Re: [PATCH net-next v3 0/2] tcp: fix high tail latencies in DCTCP

2018-07-09 Thread Lawrence Brakmo
On 7/9/18, 12:32 PM, "Yuchung Cheng"  wrote:

On Sat, Jul 7, 2018 at 7:07 AM, Neal Cardwell  wrote:
> On Sat, Jul 7, 2018 at 7:15 AM David Miller  wrote:
>>
>> From: Lawrence Brakmo 
>> Date: Tue, 3 Jul 2018 09:26:13 -0700
>>
>> > When have observed high tail latencies when using DCTCP for RPCs as
>> > compared to using Cubic. For example, in one setup there are 2 hosts
>> > sending to a 3rd one, with each sender having 3 flows (1 stream,
>> > 1 1MB back-to-back RPCs and 1 10KB back-to-back RPCs). The following
>> > table shows the 99% and 99.9% latencies for both Cubic and dctcp:
>> >
>> >Cubic 99%  Cubic 99.9%   dctcp 99%dctcp 99.9%
>> > 1MB RPCs2.6ms   5.5ms 43ms  208ms
>> > 10KB RPCs1.1ms   1.3ms 53ms  212ms
>>  ...
>> > v2: Removed call to tcp_ca_event from tcp_send_ack since I added one in
>> > tcp_event_ack_sent. Based on Neal Cardwell 
>> > feedback.
>> > Modified tcp_ecn_check_ce (and renamed it tcp_ecn_check) instead 
of modifying
>> > tcp_ack_send_check to insure an ACK when cwr is received.
>> > v3: Handling cwr in tcp_ecn_accept_cwr instead of in tcp_ecn_check.
>> >
>> > [PATCH net-next v3 1/2] tcp: notify when a delayed ack is sent
>> > [PATCH net-next v3 2/2] tcp: ack immediately when a cwr packet
>>
>> Neal and co., what are your thoughts right now about this patch series?
>>
>> Thank you.
>
> IMHO these patches are a definite improvement over what we have now.
>
> That said, in chatting with Yuchung before the July 4th break, I think
> Yuchung and I agreed that we would ideally like to see something like
> the following:
>
> (1) refactor the DCTCP code to check for pending delayed ACKs directly
> using existing state (inet_csk(sk)->icsk_ack.pending &
> ICSK_ACK_TIMER), and remove the ca->delayed_ack_reserved DCTCP field
> and the CA_EVENT_DELAYED_ACK and CA_EVENT_NON_DELAYED_ACK callbacks
> added for DCTCP (which Larry determined had at least one bug).

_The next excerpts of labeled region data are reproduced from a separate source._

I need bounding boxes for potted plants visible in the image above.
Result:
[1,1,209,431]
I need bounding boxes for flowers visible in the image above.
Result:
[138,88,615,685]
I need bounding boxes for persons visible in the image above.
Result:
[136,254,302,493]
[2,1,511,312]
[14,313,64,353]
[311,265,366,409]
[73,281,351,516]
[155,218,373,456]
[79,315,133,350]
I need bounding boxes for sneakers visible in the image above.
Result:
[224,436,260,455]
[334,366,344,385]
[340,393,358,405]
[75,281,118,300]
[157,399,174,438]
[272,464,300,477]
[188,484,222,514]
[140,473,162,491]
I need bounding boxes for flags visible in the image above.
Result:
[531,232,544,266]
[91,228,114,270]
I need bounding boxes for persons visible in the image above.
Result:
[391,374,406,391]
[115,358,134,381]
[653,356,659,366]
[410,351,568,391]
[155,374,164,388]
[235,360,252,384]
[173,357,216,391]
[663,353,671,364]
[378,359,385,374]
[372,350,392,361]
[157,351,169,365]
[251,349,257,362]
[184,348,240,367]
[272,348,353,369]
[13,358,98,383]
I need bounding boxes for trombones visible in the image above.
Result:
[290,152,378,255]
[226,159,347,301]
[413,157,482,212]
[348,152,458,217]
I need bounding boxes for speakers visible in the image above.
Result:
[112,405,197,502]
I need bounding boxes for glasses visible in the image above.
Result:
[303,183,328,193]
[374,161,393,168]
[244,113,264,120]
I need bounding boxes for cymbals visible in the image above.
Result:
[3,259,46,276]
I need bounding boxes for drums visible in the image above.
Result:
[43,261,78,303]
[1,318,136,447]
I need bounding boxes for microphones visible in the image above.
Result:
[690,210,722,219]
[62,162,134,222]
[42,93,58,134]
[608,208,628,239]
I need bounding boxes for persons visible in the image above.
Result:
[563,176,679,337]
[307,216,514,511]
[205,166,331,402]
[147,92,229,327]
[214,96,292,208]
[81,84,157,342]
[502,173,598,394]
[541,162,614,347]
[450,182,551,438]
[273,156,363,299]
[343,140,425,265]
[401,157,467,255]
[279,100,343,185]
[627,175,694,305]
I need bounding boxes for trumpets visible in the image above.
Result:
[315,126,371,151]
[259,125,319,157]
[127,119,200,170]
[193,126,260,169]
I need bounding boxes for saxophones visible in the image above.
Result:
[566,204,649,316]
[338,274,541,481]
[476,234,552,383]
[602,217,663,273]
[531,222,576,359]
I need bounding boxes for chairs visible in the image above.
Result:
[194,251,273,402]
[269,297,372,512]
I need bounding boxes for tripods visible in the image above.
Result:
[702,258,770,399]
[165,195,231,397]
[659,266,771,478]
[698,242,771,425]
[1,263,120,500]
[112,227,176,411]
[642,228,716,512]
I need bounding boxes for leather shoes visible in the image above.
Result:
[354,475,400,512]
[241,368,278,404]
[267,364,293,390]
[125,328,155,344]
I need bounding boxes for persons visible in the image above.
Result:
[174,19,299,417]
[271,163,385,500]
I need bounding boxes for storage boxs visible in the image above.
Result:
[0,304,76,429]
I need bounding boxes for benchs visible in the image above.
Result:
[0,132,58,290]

I agree that getting rid of the callbacks would be an improvement, but that is 
more about optimizing the code. This could be done after we fix the current 
bugs. My concern is that it may be more complicated that we think and the 
current bug would continue to exist. Yes, I realize that it has been there for 
a while; but not because no one found it before, but because it was hard to 
pinpoint. 

> (2) fix the bug with the DCTCP call to tcp_send_ack(sk) causing
> delayed ACKs to be incorrectly dropped/forgotten (not yet addressed by
> this patch series)

Good idea, but as I mentioned earlier, I would rather fix the really bad bugs 
first and then deal with this one. As far as I can see from my testing of 
DC-TCP, I have not seen any bad consequences from this bug so far.

> (3) then with fixes (1) and (2) in place, re-run tests and see if we
> still need Larry's heuristic (in patch 2) to fire an ACK immediately
> if a receiver receives a CWR packet (I suspect this is still very
> useful, but I think Yuchung is reluctant to add this complexity unless
> we have verified it's still needed after (1) and (2))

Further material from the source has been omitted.